La musique (instrumentale ou chantée) tient une grande place dans la plupart des religions. La Bible et la tradition judéo-chrétienne qui s’en inspire lui accordent une valeur qui mérite d’être soulignée.

Dans l’Antiquité, les grecs et les latins appréciaient énormément la musique, il suffit de lire Platon pour s’en rendre compte. Pourtant, parmi nos cinq sens, ils inclinaient à mettre au premier rang la vue et à donner la priorité au regard. Ils assimilent souvent la science et l'intelligence à la vision. En grec, le même verbe signifie voir et connaître ; connaître équivaut à voir avec les yeux de l'esprit ; on est un sage quand on sait observer, distinguer, et montrer les choses. Il en résulte que les gréco-latins ont beaucoup cultivé, travaillé et développé architecture, peinture et sculpture, et plus précisément la statuaire. On sait qu'ils ont réalisé dans ce domaine des œuvres superbes.

Les juifs de l’Antiquité ne méprisaient pas la vue, loin de là. Ils admiraient la nature, le ciel avec ses étoiles, les animaux, les fleurs et aussi, comme les Grecs, le corps humain. Sur l'arche de l'alliance et dans le temple de Jérusalem à la splendide architecture, il y avait des statues de chérubins ou de séraphins. Pourtant, la religion d'Israël privilégie plutôt l'ouïe. Selon la Bible, Dieu ne se donne pas à voir mais à entendre. Il échappe au regard qui ne peut pas le saisir ni se le figurer. Il demeure invisible ; par contre, il parle, il est audible. Pour connaître et comprendre l’existence, il faut se mettre à l'écoute de sa parole ; la véritable sagesse consiste à la recevoir dans ses oreilles et en son cœur. La foi, comme l’écrit l'apôtre Paul, vient de ce qu'on entend (pas de ce qu’on voit). Si le sage ou le savant grec est le plus souvent un visionnaire, pour qui le divin se contemple, le croyant biblique est plutôt un auditeur pour qui Dieu s’écoute. Ce privilège de l'ouïe explique l’importance accordée à la musique, que pratique le plus grand des rois d'Israël, David.

Pourquoi cette préférence pour la musique? Deux raisons me semblent l'expliquer.

D'abord, peinture et sculpture, et en disant cela je n'entends nullement en diminuer la valeur, fabriquent des objets statiques, inertes ; même quand ils évoquent et suggèrent le mouvement, ils demeurent dans une totale immobilité. Au contraire la musique est mouvement ; elle ne reste pas en place, elle bouge, remue, avance. Elle convient donc mieux quand il s'agit d'exprimer l'existence croyante et la relation avec Dieu. La foi n'est pas, en effet, un immeuble, un monument, un objet, mais un cheminement, un voyage, un dynamisme qui amène sans cesse du nouveau. Elle est vivante telle une symphonie qui se déroule dans des moments successifs, et non inerte comme les représentations entoilées ou pétrifiées, où tout est donné en même temps dans un espace immuable.
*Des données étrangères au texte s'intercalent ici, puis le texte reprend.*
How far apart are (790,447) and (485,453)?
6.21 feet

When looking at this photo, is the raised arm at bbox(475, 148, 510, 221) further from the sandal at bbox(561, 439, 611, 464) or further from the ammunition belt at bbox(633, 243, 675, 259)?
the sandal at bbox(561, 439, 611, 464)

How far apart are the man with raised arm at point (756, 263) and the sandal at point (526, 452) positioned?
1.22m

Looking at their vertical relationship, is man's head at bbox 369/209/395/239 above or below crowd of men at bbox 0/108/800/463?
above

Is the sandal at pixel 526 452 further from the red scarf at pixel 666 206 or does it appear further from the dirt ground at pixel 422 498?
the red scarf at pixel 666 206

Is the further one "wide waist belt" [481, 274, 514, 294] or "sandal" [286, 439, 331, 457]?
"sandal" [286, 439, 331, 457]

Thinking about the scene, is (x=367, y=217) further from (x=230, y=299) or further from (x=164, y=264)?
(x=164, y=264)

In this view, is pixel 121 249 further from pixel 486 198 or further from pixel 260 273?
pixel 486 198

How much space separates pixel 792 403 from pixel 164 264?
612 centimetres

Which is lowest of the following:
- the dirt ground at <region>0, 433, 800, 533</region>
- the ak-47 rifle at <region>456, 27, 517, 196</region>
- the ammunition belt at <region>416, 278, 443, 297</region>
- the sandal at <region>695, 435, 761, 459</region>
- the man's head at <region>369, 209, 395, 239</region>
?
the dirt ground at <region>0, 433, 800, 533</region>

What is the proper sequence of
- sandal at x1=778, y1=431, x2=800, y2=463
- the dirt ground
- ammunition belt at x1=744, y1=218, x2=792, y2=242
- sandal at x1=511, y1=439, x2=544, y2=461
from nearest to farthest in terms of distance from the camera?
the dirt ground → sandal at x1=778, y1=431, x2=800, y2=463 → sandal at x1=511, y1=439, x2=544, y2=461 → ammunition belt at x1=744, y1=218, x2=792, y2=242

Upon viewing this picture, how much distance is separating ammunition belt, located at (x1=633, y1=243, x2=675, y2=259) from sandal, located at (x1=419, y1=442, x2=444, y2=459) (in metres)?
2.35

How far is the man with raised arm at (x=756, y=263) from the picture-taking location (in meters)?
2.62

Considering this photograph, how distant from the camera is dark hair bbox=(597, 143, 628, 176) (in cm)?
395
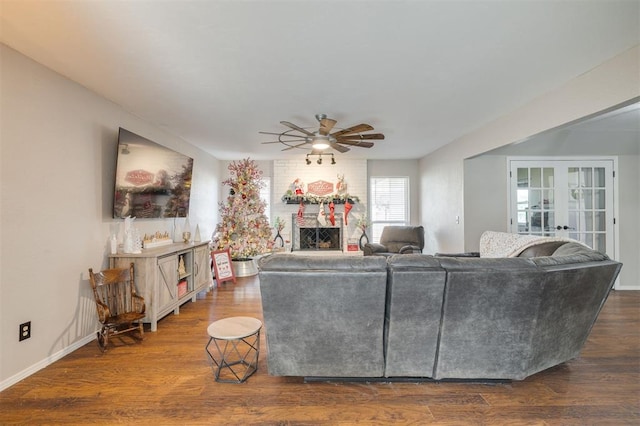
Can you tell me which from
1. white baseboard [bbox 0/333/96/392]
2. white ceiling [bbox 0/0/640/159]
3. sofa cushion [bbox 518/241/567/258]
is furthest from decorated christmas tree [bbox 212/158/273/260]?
sofa cushion [bbox 518/241/567/258]

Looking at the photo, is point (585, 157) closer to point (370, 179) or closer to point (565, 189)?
point (565, 189)

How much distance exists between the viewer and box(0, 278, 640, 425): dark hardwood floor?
70.0 inches

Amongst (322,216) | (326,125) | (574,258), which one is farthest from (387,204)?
(574,258)

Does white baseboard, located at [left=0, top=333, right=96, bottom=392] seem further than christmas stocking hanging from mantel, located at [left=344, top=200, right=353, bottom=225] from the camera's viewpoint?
No

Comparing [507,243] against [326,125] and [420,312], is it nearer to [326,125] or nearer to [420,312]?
[420,312]

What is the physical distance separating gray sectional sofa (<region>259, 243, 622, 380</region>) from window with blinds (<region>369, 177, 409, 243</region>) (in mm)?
4670

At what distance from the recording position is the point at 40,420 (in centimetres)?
176

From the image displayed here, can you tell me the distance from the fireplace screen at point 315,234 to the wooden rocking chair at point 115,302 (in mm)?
3745

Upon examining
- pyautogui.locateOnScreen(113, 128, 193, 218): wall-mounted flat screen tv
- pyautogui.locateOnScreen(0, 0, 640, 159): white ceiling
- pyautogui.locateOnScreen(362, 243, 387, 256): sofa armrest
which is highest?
pyautogui.locateOnScreen(0, 0, 640, 159): white ceiling

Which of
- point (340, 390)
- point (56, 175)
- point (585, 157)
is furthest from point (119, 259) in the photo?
point (585, 157)

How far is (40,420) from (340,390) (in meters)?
1.90

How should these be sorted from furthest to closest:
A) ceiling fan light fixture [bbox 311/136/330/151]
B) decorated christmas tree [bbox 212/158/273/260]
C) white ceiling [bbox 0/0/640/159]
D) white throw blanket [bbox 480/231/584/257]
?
1. decorated christmas tree [bbox 212/158/273/260]
2. ceiling fan light fixture [bbox 311/136/330/151]
3. white throw blanket [bbox 480/231/584/257]
4. white ceiling [bbox 0/0/640/159]

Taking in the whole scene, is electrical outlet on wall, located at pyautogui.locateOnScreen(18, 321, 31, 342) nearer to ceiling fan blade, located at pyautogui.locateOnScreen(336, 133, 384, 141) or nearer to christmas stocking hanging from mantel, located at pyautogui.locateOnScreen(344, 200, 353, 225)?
ceiling fan blade, located at pyautogui.locateOnScreen(336, 133, 384, 141)

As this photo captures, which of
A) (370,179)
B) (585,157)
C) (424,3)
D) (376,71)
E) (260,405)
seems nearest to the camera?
(424,3)
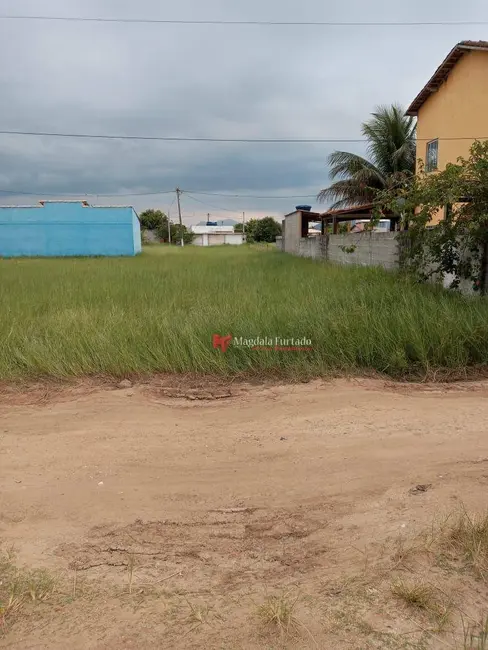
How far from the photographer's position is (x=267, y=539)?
8.29 ft

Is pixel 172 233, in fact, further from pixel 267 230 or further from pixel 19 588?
pixel 19 588

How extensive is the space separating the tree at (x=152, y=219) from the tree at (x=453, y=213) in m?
64.3

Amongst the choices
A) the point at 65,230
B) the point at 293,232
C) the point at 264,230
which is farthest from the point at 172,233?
the point at 293,232

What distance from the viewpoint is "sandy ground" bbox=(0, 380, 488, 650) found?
1.97m

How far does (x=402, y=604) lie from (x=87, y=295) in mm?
8673

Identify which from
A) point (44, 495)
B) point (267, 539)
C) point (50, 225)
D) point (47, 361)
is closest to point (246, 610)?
point (267, 539)

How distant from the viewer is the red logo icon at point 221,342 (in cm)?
536

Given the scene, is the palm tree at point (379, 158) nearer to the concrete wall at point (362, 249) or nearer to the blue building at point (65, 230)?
the concrete wall at point (362, 249)

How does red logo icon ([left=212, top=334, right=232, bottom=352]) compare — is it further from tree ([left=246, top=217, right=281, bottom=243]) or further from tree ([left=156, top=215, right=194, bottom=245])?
tree ([left=246, top=217, right=281, bottom=243])

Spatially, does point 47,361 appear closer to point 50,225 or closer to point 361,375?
point 361,375

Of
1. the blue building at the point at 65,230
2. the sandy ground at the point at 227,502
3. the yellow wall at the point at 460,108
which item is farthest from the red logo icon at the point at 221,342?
the blue building at the point at 65,230

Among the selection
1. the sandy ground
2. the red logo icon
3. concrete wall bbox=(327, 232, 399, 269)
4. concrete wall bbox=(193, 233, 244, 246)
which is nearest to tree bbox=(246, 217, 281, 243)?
concrete wall bbox=(193, 233, 244, 246)

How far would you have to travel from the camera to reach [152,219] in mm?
69250

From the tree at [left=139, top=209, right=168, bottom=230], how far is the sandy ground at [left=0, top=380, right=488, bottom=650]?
67507mm
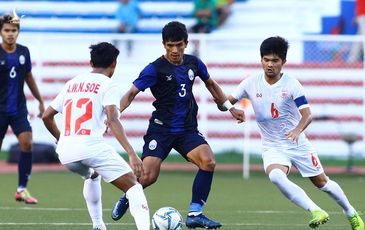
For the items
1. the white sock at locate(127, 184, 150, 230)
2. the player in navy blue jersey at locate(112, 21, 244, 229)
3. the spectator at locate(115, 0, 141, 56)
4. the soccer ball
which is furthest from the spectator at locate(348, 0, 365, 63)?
the white sock at locate(127, 184, 150, 230)

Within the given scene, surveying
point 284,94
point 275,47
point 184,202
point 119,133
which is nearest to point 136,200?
point 119,133

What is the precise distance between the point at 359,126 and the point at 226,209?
25.4 feet

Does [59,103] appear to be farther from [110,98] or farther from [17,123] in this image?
[17,123]

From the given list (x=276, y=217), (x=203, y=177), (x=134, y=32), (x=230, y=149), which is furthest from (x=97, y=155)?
(x=134, y=32)

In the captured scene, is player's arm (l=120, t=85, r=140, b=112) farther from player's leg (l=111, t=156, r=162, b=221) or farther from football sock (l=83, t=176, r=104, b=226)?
football sock (l=83, t=176, r=104, b=226)

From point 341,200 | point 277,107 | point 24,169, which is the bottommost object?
point 24,169

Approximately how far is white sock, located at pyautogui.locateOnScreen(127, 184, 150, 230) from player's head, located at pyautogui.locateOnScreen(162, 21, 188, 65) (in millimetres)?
2100

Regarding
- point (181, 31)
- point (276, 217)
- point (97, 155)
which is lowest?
point (276, 217)

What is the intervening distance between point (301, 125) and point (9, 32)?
4.88 m

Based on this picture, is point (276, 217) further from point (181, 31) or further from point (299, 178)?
point (299, 178)

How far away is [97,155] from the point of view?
10867 mm

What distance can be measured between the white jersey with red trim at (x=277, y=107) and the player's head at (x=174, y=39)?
826mm

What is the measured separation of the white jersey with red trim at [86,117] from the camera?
428 inches

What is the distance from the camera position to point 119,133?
35.1 feet
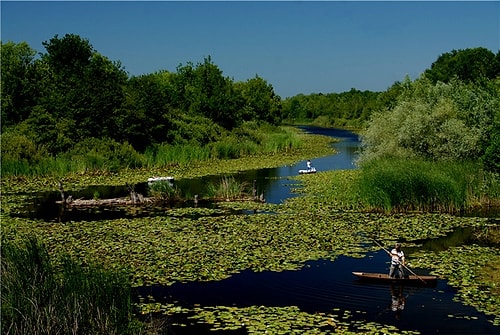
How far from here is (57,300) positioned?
1010 cm

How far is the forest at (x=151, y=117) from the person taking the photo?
105 feet

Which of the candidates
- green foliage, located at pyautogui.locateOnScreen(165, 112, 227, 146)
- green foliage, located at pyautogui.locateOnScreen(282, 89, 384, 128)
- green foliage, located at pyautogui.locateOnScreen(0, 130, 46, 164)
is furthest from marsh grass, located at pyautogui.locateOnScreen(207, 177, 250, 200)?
green foliage, located at pyautogui.locateOnScreen(282, 89, 384, 128)

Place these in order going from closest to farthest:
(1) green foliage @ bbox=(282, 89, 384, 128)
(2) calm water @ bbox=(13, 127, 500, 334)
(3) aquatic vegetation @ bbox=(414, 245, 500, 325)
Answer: (2) calm water @ bbox=(13, 127, 500, 334), (3) aquatic vegetation @ bbox=(414, 245, 500, 325), (1) green foliage @ bbox=(282, 89, 384, 128)

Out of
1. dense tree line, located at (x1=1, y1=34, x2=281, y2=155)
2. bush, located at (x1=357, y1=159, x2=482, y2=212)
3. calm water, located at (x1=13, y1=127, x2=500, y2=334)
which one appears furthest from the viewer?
dense tree line, located at (x1=1, y1=34, x2=281, y2=155)

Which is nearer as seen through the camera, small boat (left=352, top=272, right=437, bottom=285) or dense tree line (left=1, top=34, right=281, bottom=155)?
small boat (left=352, top=272, right=437, bottom=285)

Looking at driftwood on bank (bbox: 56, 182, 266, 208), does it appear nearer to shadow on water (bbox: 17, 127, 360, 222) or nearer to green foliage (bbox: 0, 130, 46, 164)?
shadow on water (bbox: 17, 127, 360, 222)

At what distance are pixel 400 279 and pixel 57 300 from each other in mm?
9272

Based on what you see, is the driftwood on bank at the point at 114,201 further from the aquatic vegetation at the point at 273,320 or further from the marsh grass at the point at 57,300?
the marsh grass at the point at 57,300

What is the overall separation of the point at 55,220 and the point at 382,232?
1395 cm

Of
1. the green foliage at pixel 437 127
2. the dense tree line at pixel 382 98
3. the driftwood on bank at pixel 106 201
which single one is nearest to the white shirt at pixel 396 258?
the driftwood on bank at pixel 106 201

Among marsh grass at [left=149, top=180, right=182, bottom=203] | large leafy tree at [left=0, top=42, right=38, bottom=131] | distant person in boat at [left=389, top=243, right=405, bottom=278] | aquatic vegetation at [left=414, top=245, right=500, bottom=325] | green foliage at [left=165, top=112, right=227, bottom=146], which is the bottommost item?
aquatic vegetation at [left=414, top=245, right=500, bottom=325]

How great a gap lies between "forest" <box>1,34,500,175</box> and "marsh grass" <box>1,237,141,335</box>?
20.9 m

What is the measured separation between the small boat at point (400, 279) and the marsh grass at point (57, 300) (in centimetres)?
690

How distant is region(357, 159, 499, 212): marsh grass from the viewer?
2473 centimetres
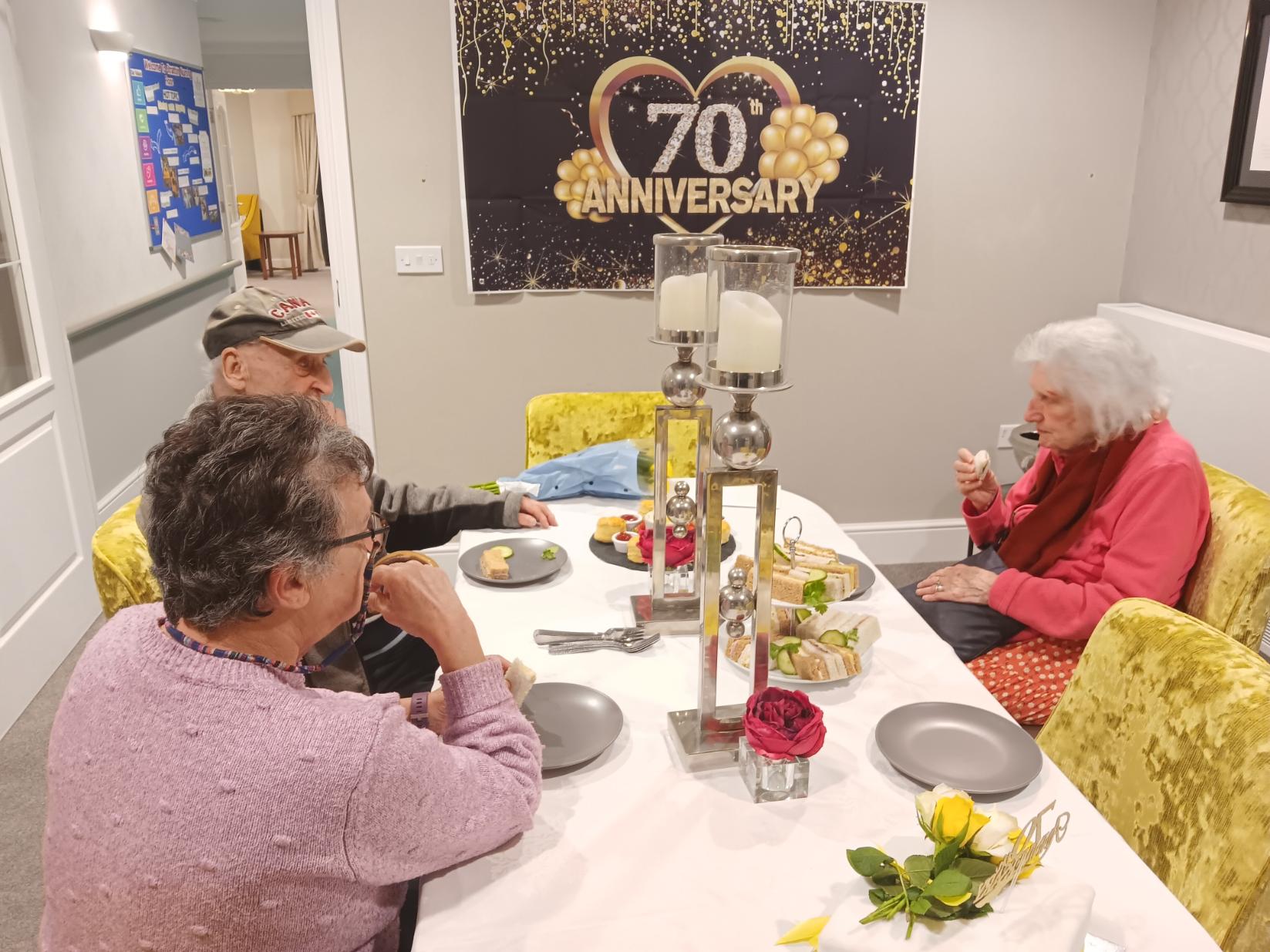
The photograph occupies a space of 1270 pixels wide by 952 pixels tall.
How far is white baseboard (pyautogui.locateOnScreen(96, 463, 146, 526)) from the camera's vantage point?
13.3ft

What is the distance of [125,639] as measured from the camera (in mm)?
965

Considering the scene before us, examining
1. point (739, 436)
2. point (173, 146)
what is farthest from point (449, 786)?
point (173, 146)

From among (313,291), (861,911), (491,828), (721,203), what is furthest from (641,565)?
(313,291)

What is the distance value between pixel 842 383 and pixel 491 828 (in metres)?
2.80

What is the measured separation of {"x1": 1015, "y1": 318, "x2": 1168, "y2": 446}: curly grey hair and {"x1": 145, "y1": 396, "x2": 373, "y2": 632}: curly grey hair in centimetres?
156

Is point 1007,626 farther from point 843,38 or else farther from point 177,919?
point 843,38

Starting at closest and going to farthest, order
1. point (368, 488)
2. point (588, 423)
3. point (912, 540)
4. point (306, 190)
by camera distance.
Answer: point (368, 488) → point (588, 423) → point (912, 540) → point (306, 190)

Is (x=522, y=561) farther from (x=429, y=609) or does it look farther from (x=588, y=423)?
(x=588, y=423)

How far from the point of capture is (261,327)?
1.72 meters

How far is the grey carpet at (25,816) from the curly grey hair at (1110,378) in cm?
242

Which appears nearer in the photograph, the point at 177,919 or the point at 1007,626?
the point at 177,919

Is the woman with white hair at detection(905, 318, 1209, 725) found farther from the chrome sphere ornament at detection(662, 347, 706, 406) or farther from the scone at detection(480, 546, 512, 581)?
the scone at detection(480, 546, 512, 581)

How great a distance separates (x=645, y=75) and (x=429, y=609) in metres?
2.46

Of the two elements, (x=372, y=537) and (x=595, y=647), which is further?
(x=595, y=647)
Ensuite, les tableaux et les statues courent le risque, plus que les sons, de devenir des idoles. Le décalogue interdit de se faire des images de Dieu, parce que ces images, il y a de fortes chances qu'on les installe dans des sanctuaires, qu'on construise autour d'elles une piété, qu'on leur rende un culte et qu'elles deviennent des objets sacrés. Une idole est une image que l'on divinise, et plus elle est belle, plus cette dérive la menace. Avec la musique, il est beaucoup plus difficile, même si ce n’est pas impossible, d'en arriver là, parce qu'elle nous échappe ; elle nous atteint sans qu'on puisse la retenir, elle relève du temps qui s’écoule non de l’espace qui demeure. De par sa nature même, elle résiste bien plus et beaucoup mieux à l’idolâtrie que l’image ou l’icône.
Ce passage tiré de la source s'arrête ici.